EDF requests extension of illegally and unreasonably short comment period on proposed rule with incomplete docket

Richard Denison, Ph.D.is a Lead Senior Scientist.

Environmental Defense Fund (EDF) today submitted a request to the Environmental Protection Agency (EPA) to extend the mere 15-day period EPA has provided for public comments on a proposed modification to a Significant New Use Rule (SNUR).  The proposed SNUR modification was published in the Federal Register just last Thursday (February 8), and stated that comments must be received by February 23.

EPA must comply with its own requirements and provide electronic access to a public file containing all relevant documents prior to commencing at a minimum a 30-day comment period on this proposed rule.

EPA’s own regulations require EPA to provide the public with at least 30 days to comment on SNURs, see 40 CFR 721.160(c)(4) and 721.170(d)(4), making EPA’s 15-day comment period illegally short.

EDF requested that EPA provide at least 30 days for public comment – with that period to commence only after a complete public docket of relevant materials is made available by EPA.  As our request details, the docket EPA has provided for this proposed SNUR is woefully incomplete, missing even basic documents that preclude the public from being able to provide meaningful comments on the proposal.  
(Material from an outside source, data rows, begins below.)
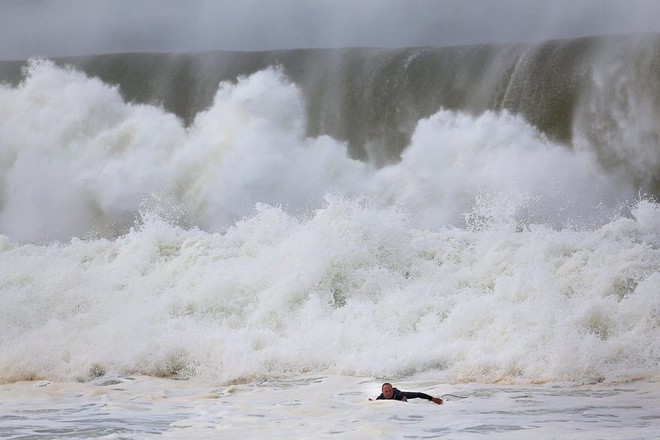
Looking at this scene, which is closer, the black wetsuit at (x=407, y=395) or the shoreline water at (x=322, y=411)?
the shoreline water at (x=322, y=411)

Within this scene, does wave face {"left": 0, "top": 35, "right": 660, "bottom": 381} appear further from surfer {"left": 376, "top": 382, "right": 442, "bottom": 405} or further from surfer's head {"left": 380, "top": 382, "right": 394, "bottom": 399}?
surfer's head {"left": 380, "top": 382, "right": 394, "bottom": 399}

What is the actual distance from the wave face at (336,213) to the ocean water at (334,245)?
1.6 inches

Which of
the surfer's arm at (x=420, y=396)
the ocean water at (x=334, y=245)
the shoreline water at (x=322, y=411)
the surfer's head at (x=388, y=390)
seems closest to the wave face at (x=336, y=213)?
the ocean water at (x=334, y=245)

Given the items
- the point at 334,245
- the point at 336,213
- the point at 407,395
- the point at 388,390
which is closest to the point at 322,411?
the point at 388,390

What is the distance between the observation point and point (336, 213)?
11711 millimetres

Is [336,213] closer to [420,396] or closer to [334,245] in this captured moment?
[334,245]

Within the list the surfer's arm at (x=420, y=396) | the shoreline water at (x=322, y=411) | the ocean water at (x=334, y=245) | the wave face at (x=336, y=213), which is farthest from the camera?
the wave face at (x=336, y=213)

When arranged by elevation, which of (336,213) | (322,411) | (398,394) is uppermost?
(336,213)

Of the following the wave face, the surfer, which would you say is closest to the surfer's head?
the surfer

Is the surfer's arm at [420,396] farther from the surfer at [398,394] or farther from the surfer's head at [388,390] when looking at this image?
the surfer's head at [388,390]

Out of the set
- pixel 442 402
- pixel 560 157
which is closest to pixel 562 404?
pixel 442 402

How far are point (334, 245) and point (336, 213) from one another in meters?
0.67

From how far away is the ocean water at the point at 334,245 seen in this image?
7707 mm

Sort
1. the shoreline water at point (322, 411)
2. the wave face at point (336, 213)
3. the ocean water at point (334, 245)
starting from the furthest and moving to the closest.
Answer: the wave face at point (336, 213)
the ocean water at point (334, 245)
the shoreline water at point (322, 411)
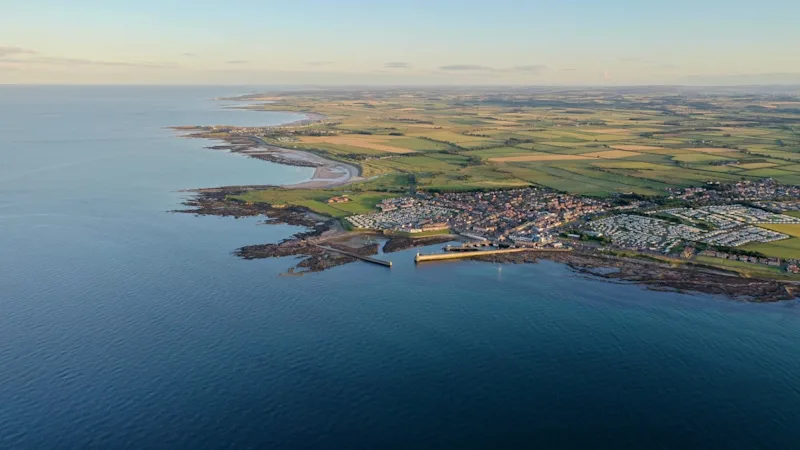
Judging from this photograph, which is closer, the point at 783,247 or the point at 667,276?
the point at 667,276

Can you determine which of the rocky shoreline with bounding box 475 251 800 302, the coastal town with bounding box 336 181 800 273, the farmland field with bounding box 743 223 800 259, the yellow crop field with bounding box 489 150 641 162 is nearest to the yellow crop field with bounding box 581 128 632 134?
the yellow crop field with bounding box 489 150 641 162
EPA’s proposed modification of the SNUR is based on its review of a Significant New Use Notification (SNUN) it received in 2017 pursuant to the original SNUR it had promulgated in 2012.  Among the many documents missing from the docket is that 2017 SNUN.  It also appears that more than one SNUN may have been received by EPA:  A consent order in the docket indicates the SNUN was received on January 13, 2017.  In contrast, the proposed modified SNUR indicates the SNUN was received on April 12, 2017.  All SNUNs or versions of the SNUN need to be added to the docket prior to commencement of the minimum 30-day comment period.

The modified SNUR apparently follows on the consent order EPA issued last October.  That consent order refers to numerous documents that are also missing from the docket – including health and safety studies that are not eligible for protection from disclosure under section 14(b)(2) of the Toxic Substances Control Act (TSCA).  Among these documents are:

  • an acute inhalation toxicity study; and
  • monitoring studies of formaldehyde release in specific industrial settings – which are studies clearly directly relevant to the basis for EPA’s proposal to modify the SNUR.
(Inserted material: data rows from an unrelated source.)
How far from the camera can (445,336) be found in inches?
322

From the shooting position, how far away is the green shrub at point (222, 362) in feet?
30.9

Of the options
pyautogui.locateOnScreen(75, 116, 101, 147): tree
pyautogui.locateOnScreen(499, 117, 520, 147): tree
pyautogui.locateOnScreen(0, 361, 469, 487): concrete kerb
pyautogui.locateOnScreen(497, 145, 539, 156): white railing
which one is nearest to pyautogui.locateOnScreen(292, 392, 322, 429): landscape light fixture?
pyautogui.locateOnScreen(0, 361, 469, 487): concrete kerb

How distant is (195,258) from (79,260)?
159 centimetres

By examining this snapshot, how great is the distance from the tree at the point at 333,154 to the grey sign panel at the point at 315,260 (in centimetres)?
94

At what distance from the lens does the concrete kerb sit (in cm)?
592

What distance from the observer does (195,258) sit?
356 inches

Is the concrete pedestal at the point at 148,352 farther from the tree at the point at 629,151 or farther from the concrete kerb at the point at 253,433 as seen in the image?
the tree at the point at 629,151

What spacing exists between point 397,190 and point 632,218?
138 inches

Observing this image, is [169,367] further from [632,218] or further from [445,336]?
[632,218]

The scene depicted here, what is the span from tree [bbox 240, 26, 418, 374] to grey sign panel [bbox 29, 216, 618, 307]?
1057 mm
EDF’s request details numerous other documents missing from the docket.  EPA needs to provide these documents prior to initiating the minimum 30-day public comment period – and must ensure that any redactions in those documents of information claimed to be confidential business information (CBI) fully comply with all applicable requirements of TSCA section 14.  Among those requirements are that:

  • companies must have substantiated most CBI claims they asserted in documents submitted to EPA; and
  • EPA must have reviewed and reached determinations within 90 days on all such claims related to chemical identities, and at least 25% of all other types of claims.

As we have noted in earlier posts to this blog and in comments EDF recently submitted on changes EPA is making to its new chemicals review under TSCA, EPA’s regulations require that the agency make relevant documents available in a public file posted to an electronic docket posted at http://www.regulations.gov.

EDF’s request specifies that EPA must comply with these regulatory requirements and provide electronic access to a public file containing all relevant documents prior to commencing at a minimum a 30-day comment period for this proposed modification to a SNUR.